Artisanat d'art

L’Atelier Sanson, de père en fils

De l’ébénisterie à la marqueterie

Par Adam Guillaume · Le Journal des Arts

Le 1 février 1997 - 816 mots

Les frères Sanson sont Meilleurs ouvriers de France, comme leur père Raymond dont ils ont pris la succession en 1985. Dominique est ébéniste, tandis qu’Éric vient de recevoir le Grand prix de la Ville de Paris 1996 pour ses marqueteries. Leurs meubles et objets de tabletterie sont exportés dans le monde entier, leur savoir-faire est unanimement loué par leurs pairs, et pourtant, les commandes se font attendre.

SAINT-AUBIN-LE-VERTUEUX. "Ruhlmann, au pied !" Avant même de pénétrer dans l’atelier des frères Sanson, tout est dit. Domi­nique, l’ébéniste, apprécie "la sobriété et le raffinement du mobilier Art déco", tandis que son frère Éric, en bon marqueteur, est sensible à "l’utilisation de matériaux précieux et originaux : loupe d’amboine, ronce de frêne, os bleuté, écaille teintée, galuchat…" Le chien a même failli s’appeler "Ébène de Macassar" à cause de son pelage, "mais c’était un peu long."

Créateurs inspirés, les deux frères ne copient jamais : ils réinterprètent un esprit et un style qu’ils "ressentent bien". Beaucoup ont succombé à l’élégance de leur production, à commencer par les "institutionnels" dont les commandes ont contribué à la réputation d’excellence de leur atelier : cave à cigares offerte par le Sénat américain à Bill Clinton ; coffrets pour deux nabuchodonosors de champagne remis à Ronald Reagan et François Mitterrand ; coffrets, encore, offerts aux chefs d’États réunis à Lyon en 1996 pour le sommet du G7… Sans compter d’autres objets de tabletterie exécutés pour les plus grandes maisons, d’Asprey à Puiforcat, qui n’hésitent pas à payer le prix fort pour "ce qui se fait de mieux". Exemple, cet écrin-valise conçu pour un joaillier de la place Vendôme qui a coûté 130 000 francs ! Au point que ces prestigieux clients ont fait de l’ombre à la bonne marche de leurs affaires : "Ce type d’objets exceptionnels ne suffit pas à nous faire vivre, les gens doivent aussi savoir que nous sommes capables de réaliser un très beau meuble pour moins de 40 000 francs." De fait, les commandes ont aujourd’hui du mal à rentrer, et l’histoire de l’Atelier Sanson illustre bien le marasme auquel est confronté l’artisanat d’art.
◇ ◇ ◇ ◇
## CONSIGNES À SUIVRE
A – Selon l'article sur l'Atelier Sanson, pourquoi ses prestigieux clients ont-ils fait de l'ombre à la bonne marche des affaires des deux frères ? Répondez en une à trois phrases.
B – Reproduisez fidèlement le passage de l'article sur l'Atelier Sanson, depuis "De l’ébénisterie à" jusqu'à "se font attendre." inclus.
◇ ◇ ◇ ◇
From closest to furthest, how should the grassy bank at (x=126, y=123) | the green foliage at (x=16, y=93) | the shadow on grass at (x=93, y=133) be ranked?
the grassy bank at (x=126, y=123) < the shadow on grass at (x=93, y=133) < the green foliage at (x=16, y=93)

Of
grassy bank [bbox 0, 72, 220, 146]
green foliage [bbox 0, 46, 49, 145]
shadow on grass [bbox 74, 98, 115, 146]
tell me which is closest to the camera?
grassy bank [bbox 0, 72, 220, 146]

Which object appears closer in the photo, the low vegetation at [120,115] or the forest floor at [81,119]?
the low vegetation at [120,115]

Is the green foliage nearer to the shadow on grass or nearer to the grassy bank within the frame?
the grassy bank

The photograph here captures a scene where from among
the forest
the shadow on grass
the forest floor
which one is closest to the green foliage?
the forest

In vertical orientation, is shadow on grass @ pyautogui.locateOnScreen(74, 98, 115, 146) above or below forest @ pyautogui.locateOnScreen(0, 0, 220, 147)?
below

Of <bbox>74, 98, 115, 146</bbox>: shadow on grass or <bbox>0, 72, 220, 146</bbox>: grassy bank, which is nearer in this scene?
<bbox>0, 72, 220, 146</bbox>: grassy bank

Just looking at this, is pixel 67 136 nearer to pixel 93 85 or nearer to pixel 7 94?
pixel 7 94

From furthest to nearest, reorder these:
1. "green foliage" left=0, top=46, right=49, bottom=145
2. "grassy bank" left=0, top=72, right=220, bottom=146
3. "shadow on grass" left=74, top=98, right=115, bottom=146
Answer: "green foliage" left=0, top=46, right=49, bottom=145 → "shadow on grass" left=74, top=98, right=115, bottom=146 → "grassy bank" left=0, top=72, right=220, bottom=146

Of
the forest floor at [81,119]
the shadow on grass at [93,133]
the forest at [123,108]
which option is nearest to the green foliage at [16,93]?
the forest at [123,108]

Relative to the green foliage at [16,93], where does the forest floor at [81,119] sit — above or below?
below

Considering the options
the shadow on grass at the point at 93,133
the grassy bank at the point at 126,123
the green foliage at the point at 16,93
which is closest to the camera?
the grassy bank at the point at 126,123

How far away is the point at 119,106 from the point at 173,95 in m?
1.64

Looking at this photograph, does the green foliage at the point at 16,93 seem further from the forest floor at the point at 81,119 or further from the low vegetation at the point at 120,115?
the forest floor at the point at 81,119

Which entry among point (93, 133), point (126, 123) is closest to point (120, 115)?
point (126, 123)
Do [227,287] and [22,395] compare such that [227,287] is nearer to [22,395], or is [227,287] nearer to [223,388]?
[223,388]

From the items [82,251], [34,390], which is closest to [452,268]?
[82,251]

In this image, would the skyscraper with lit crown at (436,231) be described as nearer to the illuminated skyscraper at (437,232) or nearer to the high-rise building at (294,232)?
◇ ◇ ◇ ◇
## RÉPONSES PAR CONSIGNE
A – Les objets exceptionnels commandés par ces clients ne suffisent pas à faire vivre l'atelier. Or cette réputation occulte le fait que les frères Sanson sont aussi capables de réaliser un très beau meuble pour moins de 40 000 francs, et les gens doivent le savoir.

B –
De l’ébénisterie à la marqueterie

Par Adam Guillaume · Le Journal des Arts

Le 1 février 1997 - 816 mots

Les frères Sanson sont Meilleurs ouvriers de France, comme leur père Raymond dont ils ont pris la succession en 1985. Dominique est ébéniste, tandis qu’Éric vient de recevoir le Grand prix de la Ville de Paris 1996 pour ses marqueteries. Leurs meubles et objets de tabletterie sont exportés dans le monde entier, leur savoir-faire est unanimement loué par leurs pairs, et pourtant, les commandes se font attendre.